With the assistance of the OSU Epic reporting team and computer/data scientists, we have recently developed a Power BI dataset that can be regularly updated. The dataset allows users to search and compile cancer patients based on tumor types or organ systems since 2011, or specific cancer patients with digital slides since 2019. Two identical datasets have been created: one indexed with only research IDs for basic cancer researchers, and the other indexed with both research IDs and MRNs for the clinical team. The dataset indexed by research ID only can also be shared and merged with other institutions to further expand the dataset. This interactive tool has gained significant attention and interest from the OSU cancer research community. It not only enables users to gather a list of patients with a specific tumor type but also allows them to search for multiple parameters simultaneously. For example, by searching for breast cancer and metastatic brain tumors, oncologist can easily identify the right patients for clinical trial while pathologist can look for unique morphologic features to predict brain metastasis by using image analysis tools.

Nonetheless, the current dataset is limited to tumor type and organ system only, and the data extracted may not be exhaustive and could potentially miss some patients. Furthermore, the dataset merely serves as a tool to facilitate cancer research, and all other regulatory requirements, such as IRB approval, are still necessary for a particular study. Our future goal is to expand the dataset to include additional clinical data, such as molecular results, treatment details, prognosis, outcomes, and more. By integrating digital pathology images with clinical data, it enables artificial intelligence (AI)-empowered image analysis to generate morphologic pattern recognition and develop new tools to aid in diagnosis, gain new knowledge for cancer treatment and prediction, reduce costs by replacing expensive stains and molecular tests, and develop new apps to improve work efficiency.

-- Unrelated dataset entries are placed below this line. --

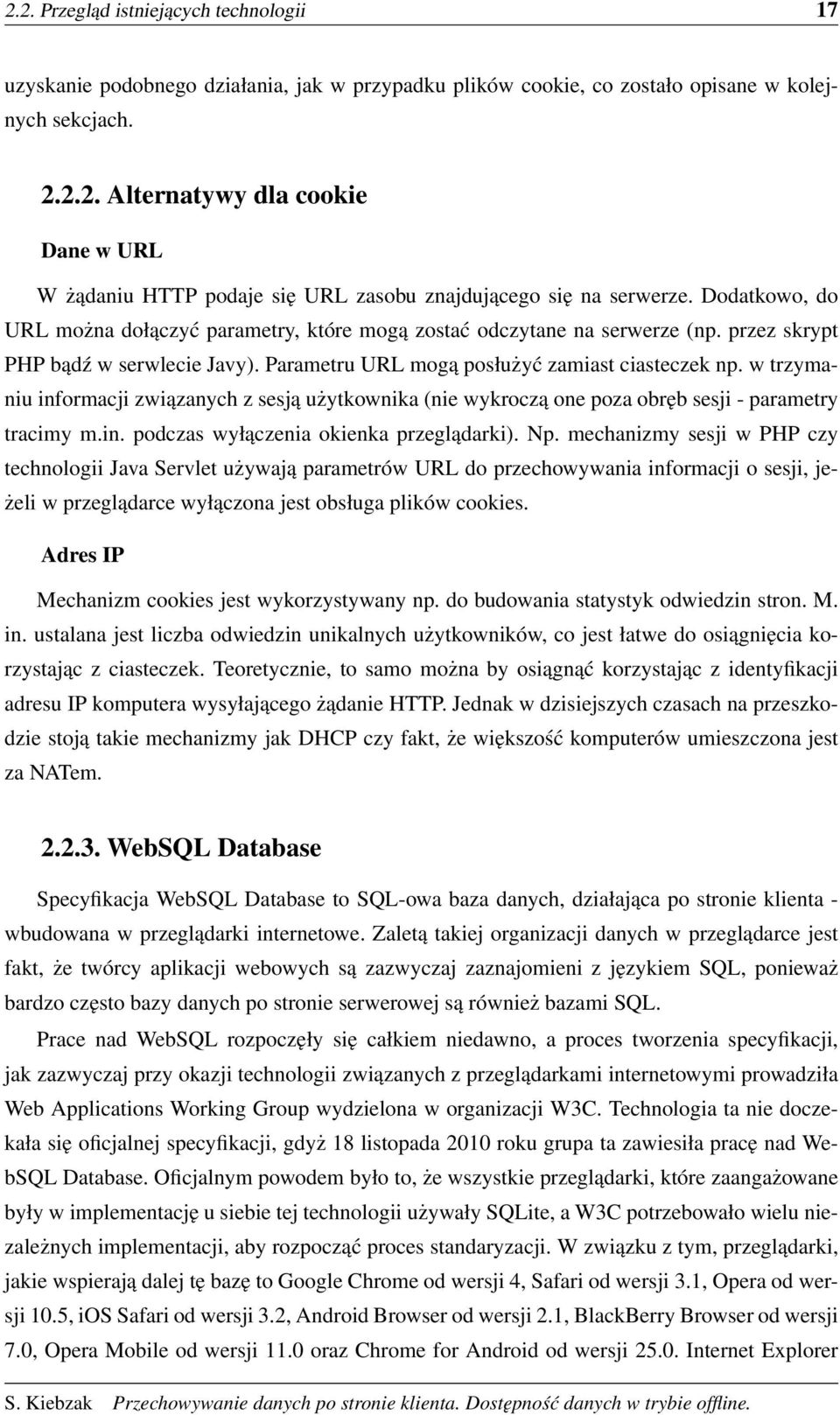 2.2. Przegląd istniejących technologii 17

uzyskanie podobnego działania, jak w przypadku plików cookie, co zostało opisane w kolejnych sekcjach.

2.2.2. Alternatywy dla cookie

Dane w URL

W żądaniu HTTP podaje się URL zasobu znajdującego się na serwerze. Dodatkowo, do URL można dołączyć parametry, które mogą zostać odczytane na serwerze (np. przez skrypt PHP bądź w serwlecie Javy). Parametru URL mogą posłużyć zamiast ciasteczek np. w trzymaniu informacji związanych z sesją użytkownika (nie wykroczą one poza obręb sesji - parametry tracimy m.in. podczas wyłączenia okienka przeglądarki). Np. mechanizmy sesji w PHP czy technologii Java Servlet używają parametrów URL do przechowywania informacji o sesji, jeżeli w przeglądarce wyłączona jest obsługa plików cookies.

Adres IP

Mechanizm cookies jest wykorzystywany np. do budowania statystyk odwiedzin stron. M. in. ustalana jest liczba odwiedzin unikalnych użytkowników, co jest łatwe do osiągnięcia korzystając z ciasteczek. Teoretycznie, to samo można by osiągnąć korzystając z identyfikacji adresu IP komputera wysyłającego żądanie HTTP. Jednak w dzisiejszych czasach na przeszkodzie stoją takie mechanizmy jak DHCP czy fakt, że większość komputerów umieszczona jest za NATem.

2.2.3. WebSQL Database

Specyfikacja WebSQL Database to SQL-owa baza danych, działająca po stronie klienta - wbudowana w przeglądarki internetowe. Zaletą takiej organizacji danych w przeglądarce jest fakt, że twórcy aplikacji webowych są zazwyczaj zaznajomieni z językiem SQL, ponieważ bardzo często bazy danych po stronie serwerowej są również bazami SQL.

Prace nad WebSQL rozpoczęły się całkiem niedawno, a proces tworzenia specyfikacji, jak zazwyczaj przy okazji technologii związanych z przeglądarkami internetowymi prowadziła Web Applications Working Group wydzielona w organizacji W3C. Technologia ta nie doczekała się oficjalnej specyfikacji, gdyż 18 listopada 2010 roku grupa ta zawiesiła pracę nad WebSQL Database. Oficjalnym powodem było to, że wszystkie przeglądarki, które zaangażowane były w implementację u siebie tej technologii używały SQLite, a W3C potrzebowało wielu niezależnych implementacji, aby rozpocząć proces standaryzacji. W związku z tym, przeglądarki, jakie wspierają dalej tę bazę to Google Chrome od wersji 4, Safari od wersji 3.1, Opera od wersji 10.5, iOS Safari od wersji 3.2, Android Browser od wersji 2.1, BlackBerry Browser od wersji 7.0, Opera Mobile od wersji 11.0 oraz Chrome for Android od wersji 25.0. Internet Explorer

S. Kiebzak Przechowywanie danych po stronie klienta. Dostępność danych w trybie offline.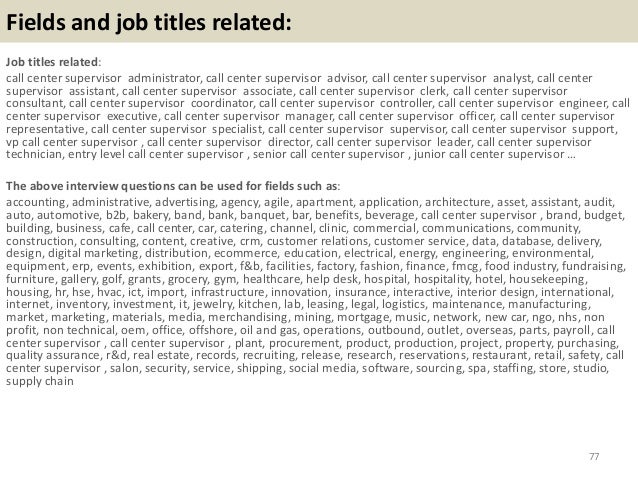 Fields and job titles related:

Job titles related:
call center supervisor administrator, call center supervisor advisor, call center supervisor analyst, call center supervisor assistant, call center supervisor associate, call center supervisor clerk, call center supervisor consultant, call center supervisor coordinator, call center supervisor controller, call center supervisor engineer, call center supervisor executive, call center supervisor manager, call center supervisor officer, call center supervisor representative, call center supervisor specialist, call center supervisor supervisor, call center supervisor support, vp call center supervisor , call center supervisor director, call center supervisor leader, call center supervisor technician, entry level call center supervisor , senior call center supervisor , junior call center supervisor …

The above interview questions can be used for fields such as:
accounting, administrative, advertising, agency, agile, apartment, application, architecture, asset, assistant, audit, auto, automotive, b2b, bakery, band, bank, banquet, bar, benefits, beverage, call center supervisor , brand, budget, building, business, cafe, call center, car, catering, channel, clinic, commercial, communications, community, construction, consulting, content, creative, crm, customer relations, customer service, data, database, delivery, design, digital marketing, distribution, ecommerce, education, electrical, energy, engineering, environmental, equipment, erp, events, exhibition, export, f&b, facilities, factory, fashion, finance, fmcg, food industry, fundraising, furniture, gallery, golf, grants, grocery, gym, healthcare, help desk, hospital, hospitality, hotel, housekeeping, housing, hr, hse, hvac, ict, import, infrastructure, innovation, insurance, interactive, interior design, international, internet, inventory, investment, it, jewelry, kitchen, lab, leasing, legal, logistics, maintenance, manufacturing, market, marketing, materials, media, merchandising, mining, mortgage, music, network, new car, ngo, nhs, non profit, non technical, oem, office, offshore, oil and gas, operations, outbound, outlet, overseas, parts, payroll, call center supervisor , call center supervisor , plant, procurement, product, production, project, property, purchasing, quality assurance, r&d, real estate, records, recruiting, release, research, reservations, restaurant, retail, safety, call center supervisor , salon, security, service, shipping, social media, software, sourcing, spa, staffing, store, studio, supply chain

77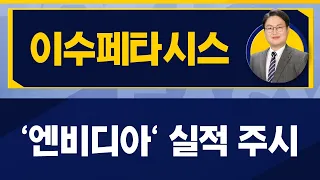 이수페타시스

‘엔비디아‘ 실적 주시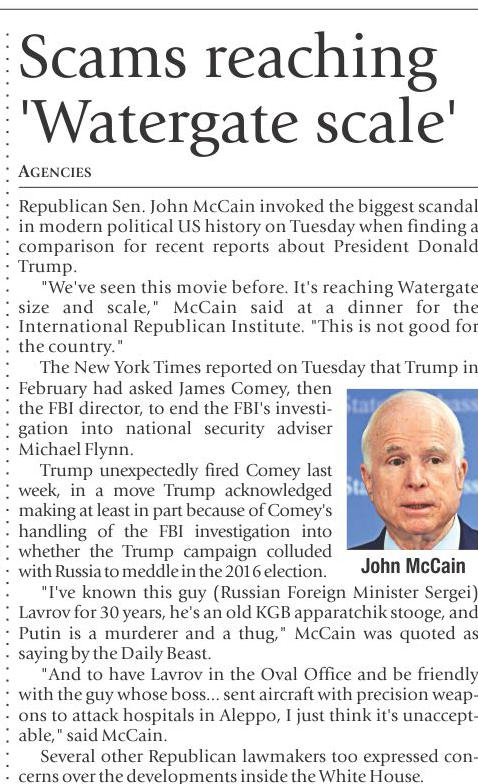 Scams reaching 'Watergate scale'

AGENCIES

Republican Sen. John McCain invoked the biggest scandal in modern political US history on Tuesday when finding a comparison for recent reports about President Donald Trump.

"We've seen this movie before. It's reaching Watergate size and scale," McCain said at a dinner for the International Republican Institute. "This is not good for the country."

The New York Times reported on Tuesday that Trump in February had asked James Comey, then the FBI director, to end the FBI's investigation into national security adviser Michael Flynn.

Trump unexpectedly fired Comey last week, in a move Trump acknowledged making at least in part because of Comey's handling of the FBI investigation into whether the Trump campaign colluded with Russia to meddle in the 2016 election.

John McCain

"I've known this guy (Russian Foreign Minister Sergei) Lavrov for 30 years, he's an old KGB apparatchik stooge, and Putin is a murderer and a thug," McCain was quoted as saying by the Daily Beast.

"And to have Lavrov in the Oval Office and be friendly with the guy whose boss... sent aircraft with precision weapons to attack hospitals in Aleppo, I just think it's unacceptable," said McCain.

Several other Republican lawmakers too expressed concerns over the developments inside the White House.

In summary, building cancer research datasets in academic centers is necessary and feasible given the accumulation of diverse data types and the availability of advanced data extraction tools and data modeling. The deidentified dataset also permits interinstitutional data sharing and merging, which will elevate cancer research and discovery to new levels and advance the entire field at a faster pace.

 

Objectives:

  1. Building cancer research datasets in academic centers is necessary for translational research.
  2. With the accumulation of diverse data types and the availability of advanced data extraction tools and data modeling, it is doable.
  3. The deidentified dataset also permits interinstitutional data sharing and merging, which will elevate cancer research and discovery to new levels.

 

Presented by:

 

Shaoli Sun, MD

Pathologist

The Ohio State University

 

Dr. Shaoli Sun received her MD from Zhengzhou University School of Medicine in China, finished AP/CP residency in Icahn School of Medicine at Mount Sinai in New York City in 1997, and became a gastrointestinal (GI) pathologist after learning GI pathology from the most knowledgeable and inspiring mentor Dr. Rodger Haggitt. After practicing GI pathology for more than 20 years and working in a fully digitized lab, she felt so privileged to be a user of digital pathology for daily work. Seeing how much digital pathology can do inspired her to explore and develop more tools for pathologists to use. It is her dream to bring artificial intelligence into pathologists' practice to improve patient care.